Pris en étau entre des charges qui augmentent et des rentrées d’argent qui stagnent, les EHPAD sont en grande difficulté financière. Pour comprendre les enjeux de ces établissements, Robert Kohler, directeur depuis 1999 de La Roselière, à Kunheim dans le Haut-Rhin, a répondu à nos questions.
Directeur de l’EHPAD La Roselière à Kunheim, dans le Haut-Rhin, Robert Kohler alerte sur la situation financière de son établissement, mais également de celle de tout un secteur. Également maire depuis 2014 d’Urschenheim, il explique qu’il finance désormais ses nombreuses charges avec les économies normalement dédiées aux investissements. Une situation qui devient de plus en plus critique.
En tant que directeur d’EHPAD, sur quoi alertez-vous aujourd’hui ?
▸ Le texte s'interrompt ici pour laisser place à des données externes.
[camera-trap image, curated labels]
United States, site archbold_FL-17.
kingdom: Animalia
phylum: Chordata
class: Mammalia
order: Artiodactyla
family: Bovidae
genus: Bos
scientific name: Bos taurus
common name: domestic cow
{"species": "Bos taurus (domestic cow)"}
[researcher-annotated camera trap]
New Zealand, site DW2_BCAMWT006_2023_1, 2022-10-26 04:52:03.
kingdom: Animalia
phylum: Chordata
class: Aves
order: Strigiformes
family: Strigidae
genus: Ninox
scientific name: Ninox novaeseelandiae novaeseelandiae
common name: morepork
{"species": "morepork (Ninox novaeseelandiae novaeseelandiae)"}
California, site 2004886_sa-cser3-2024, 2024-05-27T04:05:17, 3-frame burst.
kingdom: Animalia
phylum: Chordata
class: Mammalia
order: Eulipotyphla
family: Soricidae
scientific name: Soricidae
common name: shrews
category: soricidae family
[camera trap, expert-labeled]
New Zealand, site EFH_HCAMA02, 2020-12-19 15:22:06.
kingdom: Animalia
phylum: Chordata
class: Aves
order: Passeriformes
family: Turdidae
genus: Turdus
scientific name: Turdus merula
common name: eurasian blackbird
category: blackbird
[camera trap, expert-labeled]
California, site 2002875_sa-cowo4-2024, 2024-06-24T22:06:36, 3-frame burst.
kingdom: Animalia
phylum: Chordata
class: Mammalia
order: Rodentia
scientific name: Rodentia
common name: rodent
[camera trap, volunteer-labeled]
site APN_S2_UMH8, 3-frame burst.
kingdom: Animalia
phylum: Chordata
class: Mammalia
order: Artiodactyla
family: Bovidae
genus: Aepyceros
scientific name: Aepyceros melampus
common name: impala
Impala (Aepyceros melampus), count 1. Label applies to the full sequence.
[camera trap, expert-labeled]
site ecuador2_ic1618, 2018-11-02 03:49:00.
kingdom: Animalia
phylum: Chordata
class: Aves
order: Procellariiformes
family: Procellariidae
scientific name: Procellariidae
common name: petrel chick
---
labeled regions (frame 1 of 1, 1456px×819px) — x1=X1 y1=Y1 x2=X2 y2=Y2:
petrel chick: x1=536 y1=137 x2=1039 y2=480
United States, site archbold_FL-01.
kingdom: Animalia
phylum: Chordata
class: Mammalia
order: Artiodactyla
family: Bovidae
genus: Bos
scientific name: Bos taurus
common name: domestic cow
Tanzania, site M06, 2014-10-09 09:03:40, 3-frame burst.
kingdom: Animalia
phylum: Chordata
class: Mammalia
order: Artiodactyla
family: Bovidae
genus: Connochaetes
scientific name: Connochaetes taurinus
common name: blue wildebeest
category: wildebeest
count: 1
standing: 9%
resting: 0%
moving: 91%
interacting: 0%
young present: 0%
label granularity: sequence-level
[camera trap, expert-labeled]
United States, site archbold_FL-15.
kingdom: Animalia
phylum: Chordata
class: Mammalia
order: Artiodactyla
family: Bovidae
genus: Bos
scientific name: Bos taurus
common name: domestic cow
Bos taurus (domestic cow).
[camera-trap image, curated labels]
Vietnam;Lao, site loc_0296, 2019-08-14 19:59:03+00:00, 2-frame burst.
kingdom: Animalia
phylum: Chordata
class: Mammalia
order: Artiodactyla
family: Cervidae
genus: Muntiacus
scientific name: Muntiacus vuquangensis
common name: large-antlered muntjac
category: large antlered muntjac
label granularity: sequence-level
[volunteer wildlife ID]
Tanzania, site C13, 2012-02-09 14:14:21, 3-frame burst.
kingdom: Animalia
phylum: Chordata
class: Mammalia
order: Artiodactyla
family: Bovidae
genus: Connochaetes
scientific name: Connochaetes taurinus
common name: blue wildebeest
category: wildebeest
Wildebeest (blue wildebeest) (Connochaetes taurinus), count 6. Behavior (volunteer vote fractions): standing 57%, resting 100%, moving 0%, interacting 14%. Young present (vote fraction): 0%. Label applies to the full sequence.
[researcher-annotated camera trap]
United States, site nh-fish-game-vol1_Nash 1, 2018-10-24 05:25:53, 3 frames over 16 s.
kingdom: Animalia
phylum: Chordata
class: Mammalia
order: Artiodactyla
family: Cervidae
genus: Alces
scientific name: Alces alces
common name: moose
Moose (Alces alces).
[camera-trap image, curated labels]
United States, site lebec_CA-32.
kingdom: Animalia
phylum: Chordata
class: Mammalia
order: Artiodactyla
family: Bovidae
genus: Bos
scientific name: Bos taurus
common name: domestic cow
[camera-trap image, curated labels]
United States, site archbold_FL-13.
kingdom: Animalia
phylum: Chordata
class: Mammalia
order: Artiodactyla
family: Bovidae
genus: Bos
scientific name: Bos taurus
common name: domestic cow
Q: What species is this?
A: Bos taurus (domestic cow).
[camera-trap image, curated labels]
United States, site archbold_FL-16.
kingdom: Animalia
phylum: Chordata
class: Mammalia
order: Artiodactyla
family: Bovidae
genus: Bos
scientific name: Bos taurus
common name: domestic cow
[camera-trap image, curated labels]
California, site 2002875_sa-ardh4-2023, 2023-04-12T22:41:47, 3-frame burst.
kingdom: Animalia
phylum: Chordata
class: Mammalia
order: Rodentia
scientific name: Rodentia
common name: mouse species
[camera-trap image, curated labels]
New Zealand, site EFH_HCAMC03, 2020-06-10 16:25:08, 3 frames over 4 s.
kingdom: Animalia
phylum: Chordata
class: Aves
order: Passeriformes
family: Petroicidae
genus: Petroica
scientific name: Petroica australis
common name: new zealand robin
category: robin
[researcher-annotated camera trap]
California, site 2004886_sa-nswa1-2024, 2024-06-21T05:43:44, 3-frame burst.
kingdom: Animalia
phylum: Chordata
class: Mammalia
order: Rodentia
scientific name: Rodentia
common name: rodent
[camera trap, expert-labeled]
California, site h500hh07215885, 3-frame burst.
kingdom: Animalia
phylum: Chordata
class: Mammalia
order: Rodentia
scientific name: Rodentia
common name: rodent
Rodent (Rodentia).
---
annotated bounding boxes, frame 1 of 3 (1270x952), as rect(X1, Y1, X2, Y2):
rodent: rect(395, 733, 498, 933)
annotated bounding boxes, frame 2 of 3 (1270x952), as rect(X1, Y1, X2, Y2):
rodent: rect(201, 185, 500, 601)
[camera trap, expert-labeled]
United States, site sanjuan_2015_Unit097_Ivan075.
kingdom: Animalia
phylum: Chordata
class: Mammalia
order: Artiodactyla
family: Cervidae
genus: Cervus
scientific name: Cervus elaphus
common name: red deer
Mon établissement est entré dans un déficit chronique. Il sera de 200.000 euros d’ici la fin de l’année 2024 si je ne réagis pas aujourd'hui. Il y a une évolution des charges, notamment due à l’inflation, qui met l’ensemble des gestionnaires en difficulté. Les salaires ont augmenté, sachant que les deux tiers du budget y sont dédiés, l’électricité est passée de 69.000 en 2021 à 230.000 euros cette année, la part alimentaire de 355.000 à 504.000 euros. La part hébergement est également en hausse de 14% alors que mes tarifs ont augmenté de 3%, le maximum fixé par la Collectivité européenne d’Alsace (CeA).
Toutes nos charges augmentent de manière importante et ne sont pas compensées. Sur les 7,2 millions de budget global, l'État, via l’Agence Régionale de Santé (ARS), verse 3,1 millions pour le soin; la CeA 495.000 euros pour la dépendance et la part des résidents, la part hébergement, représente 3,3 millions d’euros. Chez nous, une personne paye 72 euros par jour, mais le coût réel d’une place en maison de retraite est en réalité de 140 euros. S'ajoute la problématique de recrutement du personnel. Avec tout cela, nos structures deviennent difficiles à gérer.
Comment faites-vous face à la situation ?
La marge de manœuvre c'est de faire des économies là où c’est possible, notamment les charges de personnel et l’arrêt des investissements : à la place de changer une machine à laver ou un véhicule, on attendra un ou deux ans de plus avant. Mais les économies ont atteint leurs limites et on est obligé de pomper dans nos réserves. Si elles peuvent absorber le déficit encore 4 ou 5 ans, elles ne sont toutefois pas inépuisables. Si on ne se pose pas la question aujourd'hui, on va arriver au pied du mur.
D’autant que le Conseil d’Administration a décidé de maintenir l’ensemble de nos prestations. Et si vous contractez les budgets, indéniablement, vous aurez une diminution de la qualité des prestations. D'où l'intérêt de tirer la sonnette d'alarme.
Quelle serait selon vous la meilleure solution ?
Nous avons plus de charges donc il faudrait que l'évolution de ces charges soit répartie entre les différents financeurs des établissements, chacun avec leur contrainte budgétaire. Soit l’État au travers des budgets soins nous donne plus d’argent, soit c’est la Collectivité européenne d’Alsace qui augmente ses dotations ou alors on facture un prix supplémentaire aux résidents. Aujourd'hui, l'une des voies proposée est la tarification différenciée au niveau des maisons de retraite. C'est-à-dire que le résident de la maison de retraite sera obligé de payer en fonction de ses revenus. Ce qui est certain c'est que l’ensemble des structures sont dans un déficit chronique, sauf que l’on a des personnes âgées dépendantes en face de nous et qu’il faudrait essayer de faire jouer un tout petit peu plus la solidarité nationale. Il faudrait que les services de l'État, la collectivité européenne d'Alsace et les responsables d'établissements se rencontrent pour essayer de trouver une solution commune.